- **Activity**: Only the lines with the string "frames" are needed; return each of them from the entries below.

- **Input**:
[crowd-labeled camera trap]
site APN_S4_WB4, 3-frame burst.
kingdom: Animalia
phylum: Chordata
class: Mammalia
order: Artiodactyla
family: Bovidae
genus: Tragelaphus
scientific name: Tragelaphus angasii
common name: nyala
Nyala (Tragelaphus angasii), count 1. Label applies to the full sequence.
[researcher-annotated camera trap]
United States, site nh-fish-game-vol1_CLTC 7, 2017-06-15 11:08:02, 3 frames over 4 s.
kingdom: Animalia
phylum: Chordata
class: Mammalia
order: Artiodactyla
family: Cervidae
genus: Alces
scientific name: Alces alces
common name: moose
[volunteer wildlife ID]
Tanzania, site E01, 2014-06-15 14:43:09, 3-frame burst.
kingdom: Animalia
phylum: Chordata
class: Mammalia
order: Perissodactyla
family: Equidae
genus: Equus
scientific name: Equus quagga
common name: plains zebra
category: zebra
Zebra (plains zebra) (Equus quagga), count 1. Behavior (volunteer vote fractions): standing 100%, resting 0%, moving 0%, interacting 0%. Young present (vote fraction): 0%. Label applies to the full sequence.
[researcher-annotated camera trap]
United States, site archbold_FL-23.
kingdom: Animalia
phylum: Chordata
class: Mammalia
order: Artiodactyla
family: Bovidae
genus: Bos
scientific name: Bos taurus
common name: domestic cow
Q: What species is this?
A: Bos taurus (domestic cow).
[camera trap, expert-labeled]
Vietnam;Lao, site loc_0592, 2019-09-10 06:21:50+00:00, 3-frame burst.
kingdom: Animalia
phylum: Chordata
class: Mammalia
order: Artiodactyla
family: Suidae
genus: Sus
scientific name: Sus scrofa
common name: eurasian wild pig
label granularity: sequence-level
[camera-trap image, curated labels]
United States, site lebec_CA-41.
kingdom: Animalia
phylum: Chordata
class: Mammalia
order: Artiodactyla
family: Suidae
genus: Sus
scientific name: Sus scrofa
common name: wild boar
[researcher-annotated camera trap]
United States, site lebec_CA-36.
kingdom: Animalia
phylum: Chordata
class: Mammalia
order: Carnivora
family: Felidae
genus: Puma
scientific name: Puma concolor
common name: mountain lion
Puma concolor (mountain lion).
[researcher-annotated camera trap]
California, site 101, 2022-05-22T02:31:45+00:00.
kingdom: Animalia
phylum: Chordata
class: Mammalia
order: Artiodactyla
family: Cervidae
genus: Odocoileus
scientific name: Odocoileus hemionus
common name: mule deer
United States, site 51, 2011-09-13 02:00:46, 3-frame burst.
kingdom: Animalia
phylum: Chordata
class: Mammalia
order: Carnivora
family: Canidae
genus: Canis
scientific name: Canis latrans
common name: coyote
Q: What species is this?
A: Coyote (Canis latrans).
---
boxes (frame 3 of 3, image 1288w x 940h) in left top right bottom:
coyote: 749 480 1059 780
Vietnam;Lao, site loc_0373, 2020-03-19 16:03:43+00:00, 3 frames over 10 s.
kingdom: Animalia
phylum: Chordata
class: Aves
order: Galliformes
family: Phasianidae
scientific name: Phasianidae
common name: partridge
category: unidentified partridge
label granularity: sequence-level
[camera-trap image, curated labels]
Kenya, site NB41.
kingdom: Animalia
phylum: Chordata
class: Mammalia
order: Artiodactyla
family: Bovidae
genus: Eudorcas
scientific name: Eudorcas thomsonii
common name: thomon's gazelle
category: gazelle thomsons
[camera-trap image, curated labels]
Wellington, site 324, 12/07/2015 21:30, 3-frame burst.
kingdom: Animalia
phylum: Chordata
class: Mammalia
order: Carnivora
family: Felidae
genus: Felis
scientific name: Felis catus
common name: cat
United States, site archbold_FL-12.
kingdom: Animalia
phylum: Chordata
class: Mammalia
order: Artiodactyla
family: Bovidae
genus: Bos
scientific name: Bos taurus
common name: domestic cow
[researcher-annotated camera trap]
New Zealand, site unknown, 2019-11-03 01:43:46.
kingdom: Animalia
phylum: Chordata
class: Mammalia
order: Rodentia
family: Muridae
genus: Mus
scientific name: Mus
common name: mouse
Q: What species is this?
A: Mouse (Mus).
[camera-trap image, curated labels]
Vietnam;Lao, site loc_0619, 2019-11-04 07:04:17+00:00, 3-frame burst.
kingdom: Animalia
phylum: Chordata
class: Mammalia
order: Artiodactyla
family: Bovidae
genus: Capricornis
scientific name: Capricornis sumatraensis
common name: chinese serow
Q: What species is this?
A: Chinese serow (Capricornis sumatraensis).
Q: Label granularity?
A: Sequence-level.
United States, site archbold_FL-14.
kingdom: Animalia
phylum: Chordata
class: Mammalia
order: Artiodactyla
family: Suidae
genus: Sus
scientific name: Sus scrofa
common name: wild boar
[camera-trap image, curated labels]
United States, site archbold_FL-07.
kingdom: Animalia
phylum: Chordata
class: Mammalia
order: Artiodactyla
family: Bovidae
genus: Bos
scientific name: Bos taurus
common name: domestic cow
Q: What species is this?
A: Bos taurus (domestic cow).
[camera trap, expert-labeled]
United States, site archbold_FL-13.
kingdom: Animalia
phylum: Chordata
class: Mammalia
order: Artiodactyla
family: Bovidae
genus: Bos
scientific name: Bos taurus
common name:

- **Solved exercise**:
United States, site nh-fish-game-vol1_CLTC 7, 2017-06-15 11:08:02, 3 frames over 4 s.
Vietnam;Lao, site loc_0373, 2020-03-19 16:03:43+00:00, 3 frames over 10 s.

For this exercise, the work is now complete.